Tous les « soins » d’avant 68 (je crois que rien n’a bougé avant les anti psychiatres chevelus, mais je ne suis pas un spécialiste) sont décrits : les électrochocs, les lobotomies, les scarifications, les abcès de fixation, l’insulinothérapie, méthodes barbares utilisées dans le livre par un docteur aussi cinglé et salopard que drôle. Tout les « soins » mais aussi toutes leurs justifications théoriques sont exposées d’une manière tout à fait comique. J’ai beaucoup apprécié cette art de l’auteur de nous raconter des choses effroyables, de véritables scènes de tortures dignes des inquisiteurs les plus zélés sur le ton de la comédie noire, véritable prouesse romanesque que ce livre.

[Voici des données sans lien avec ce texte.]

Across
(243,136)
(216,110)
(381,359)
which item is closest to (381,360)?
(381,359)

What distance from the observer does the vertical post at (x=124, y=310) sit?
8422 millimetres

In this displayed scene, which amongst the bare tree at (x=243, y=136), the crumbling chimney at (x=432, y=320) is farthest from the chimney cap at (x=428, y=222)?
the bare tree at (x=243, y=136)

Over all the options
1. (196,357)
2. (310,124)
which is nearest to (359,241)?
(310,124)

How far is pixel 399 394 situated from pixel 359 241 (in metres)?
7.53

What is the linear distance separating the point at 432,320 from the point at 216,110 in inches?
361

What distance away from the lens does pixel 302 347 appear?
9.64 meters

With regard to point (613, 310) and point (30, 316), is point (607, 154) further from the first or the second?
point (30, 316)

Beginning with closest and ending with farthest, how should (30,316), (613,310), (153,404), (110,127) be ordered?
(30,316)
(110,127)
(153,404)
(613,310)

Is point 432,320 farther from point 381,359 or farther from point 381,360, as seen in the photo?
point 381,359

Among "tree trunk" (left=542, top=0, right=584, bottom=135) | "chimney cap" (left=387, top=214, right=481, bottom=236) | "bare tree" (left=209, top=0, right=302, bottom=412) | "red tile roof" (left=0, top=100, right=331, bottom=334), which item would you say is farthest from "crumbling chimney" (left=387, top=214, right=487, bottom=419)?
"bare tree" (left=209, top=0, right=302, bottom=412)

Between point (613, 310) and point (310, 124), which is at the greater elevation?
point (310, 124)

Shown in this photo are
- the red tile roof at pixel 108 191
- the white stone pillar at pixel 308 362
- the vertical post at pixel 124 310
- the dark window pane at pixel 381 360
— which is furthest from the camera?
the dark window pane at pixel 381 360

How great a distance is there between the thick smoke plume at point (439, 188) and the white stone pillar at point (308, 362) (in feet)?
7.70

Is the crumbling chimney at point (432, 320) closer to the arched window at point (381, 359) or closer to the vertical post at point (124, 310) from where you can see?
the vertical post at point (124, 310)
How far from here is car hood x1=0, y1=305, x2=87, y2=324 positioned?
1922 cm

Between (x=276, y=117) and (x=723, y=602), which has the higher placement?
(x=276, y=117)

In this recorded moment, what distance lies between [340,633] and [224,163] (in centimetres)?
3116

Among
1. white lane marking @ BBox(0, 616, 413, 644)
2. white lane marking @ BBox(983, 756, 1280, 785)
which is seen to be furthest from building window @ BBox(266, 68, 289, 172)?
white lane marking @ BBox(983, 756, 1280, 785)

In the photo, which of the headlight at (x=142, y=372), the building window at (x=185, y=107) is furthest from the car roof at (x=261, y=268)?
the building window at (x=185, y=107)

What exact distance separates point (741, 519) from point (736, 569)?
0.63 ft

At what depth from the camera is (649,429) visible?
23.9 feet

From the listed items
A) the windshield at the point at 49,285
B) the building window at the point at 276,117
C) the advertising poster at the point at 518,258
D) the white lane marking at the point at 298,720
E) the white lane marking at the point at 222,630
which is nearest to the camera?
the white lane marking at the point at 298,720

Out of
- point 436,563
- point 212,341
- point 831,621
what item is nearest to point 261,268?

Sont également décrits aussi toute une série de phénomènes institutionnels qui me semblent toujours présent dans certaines institutions aujourd’hui  même s’ils n’atteignent pas le degré de corruption du roman.

Bref, un excellent roman noir avec une vraie et solide construction romanesque, je suis très content, il deviendra un classique du roman noir (comme souvent les polars en milieu psychiatrique, Shutter island, shock Corridor, Vol au dessus d’un nid de Coucou et le « mémoire en cage » de Jonquet).

Si l’auteur lit ces lignes, j’aimerais lui demander d’où lui vient l’anecdote de l’accident du bucheron, sur les routes aux alentours de Quillan et si, d’une manière ou d’une autre l’H.P. de Limoux lui avait servi d’inspiration.